邪険に払い除けると、今度はその手をつかもうとしてきた。それもうまく避けると、さすがにイケ面が不愉快そうに歪んだ。
奴は乱暴に俺の腕をとり、鎖の余長の許す限り荒々しくひねり上げてくれた。俺は逆らうようにわざと大きく顔を背ける。正体がバレるのだけはマズイ。
が、奴は俺の顎の先端に触れてきた。無理矢理顔を自分へ向かせる気だ。
奴は細い首筋を見て憐れむように言った。
「肌が紫ではないか。ひどい拷問を受けたのですね。かわいそうに。やはり、この場で私のものになるのが貴女の唯一で最良の選択だ」
この紫色は仕込であり、演出だ。貴様の同情を誘うためじゃあない。
俺は週刊少年マンガ雑誌の熱血主人公並の気力で首に全力を込めた。それでも意に反してじりじりと顔が上がりつつある。も、もしかして、貞操の危機!?
「なぜ抵抗する。まさか、あのボケ魔王子の色香に篭絡されたわけでもあるまいに」
この大バカルドめ、牢屋なんかでトチ狂うんじゃない! でも、これならコスプレ女囚カフェは当たるかもしれないな。
だから、そんな場合じゃないって! 俺様の可憐な桜色の唇が奪われてしまう。どうにかしなければ。
そのとき、遠くからカツンカツンと足音が響いてきた。
ヒラルドの顔が不快に染まり、舌打ちが聞こえた。
「チッ、もう来たのか。仕方ない、時間だな」
奴は俺の顎から手を放すと、耳元で囁く。
「貴女はきっと私に感謝する。そして……貴女は私のものだ。では、後程」
背筋に悪寒が走った。奴の右手が俺の尻を激しく揉みしだいたからだ。身動きできない相手にとんでもないことをする奴だ。破廉恥この上ない。
ちなみに人間界には痴漢電車という苦行じみた女性専用車両があるらしい。痴漢と女性しか乗れないという変態車両なのだそうだ。人間の女性って大変なんだなあ、ホントに。
痴漢罪の厳罰化を心で固く誓う俺であった。妄想乙。
当り散らす声が遠ざかるのを確認してから、俺は冷や汗を拭った。国宝級にキュートな唇のファーストキスがあんな奴に奪われたら二度と立ち直れない。
騒音の元が去り、特別待遇房は静謐さに包まれた。前室の埃避けの下で押し殺したような含み笑いが響いた。それを咎めるアマリアの声も笑いをこらえているのがわかる。ちくしょう。
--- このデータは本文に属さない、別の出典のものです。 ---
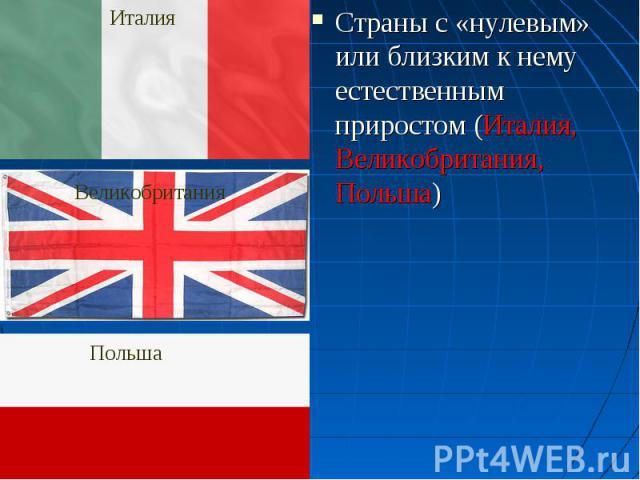Страны с «нулевым» или близким к нему естественным приростом (Италия, Великобритания, Польша) Страны с «нулевым» или близким к нему естественным приростом (Италия, Великобритания, Польша)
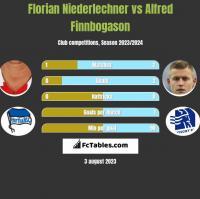 Florian Niederlechner vs Alfred Finnbogason h2h player stats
他人事だと思いやがって。
俺はこの辛酸を是非セイヴィニアに伝えなければ、と思った。彼女のせいでこんな目に遭ったわけだから。つまり、嫌がらせ。
そうだな。人間界の映画を参考にソリッド・シチュエーション・ホラー風のジレンマをマイルドに直接体験してもらおう。
まず、セイヴィニアにはとびきり豪華な食事を用意してやる。意地汚い彼奴は飛びつくように食べるはずだ。そして、大半を食べ終えたところで、その残りがイスファルの分だよ~んと種明かししてやれば、忸怩たる思いに駆られることだろう。ケーケケケ、ざまーみろ。
ズゥゥゥン……。
前触れもなく小部屋の外で地下室を揺るがすような振動が起こった。続けて人の倒れる音がする。
ついに来たか!
俺は頭を垂れてプラチナブロンドで顔面を隠す。俺の役割は囮だ。決して気取られてはならない。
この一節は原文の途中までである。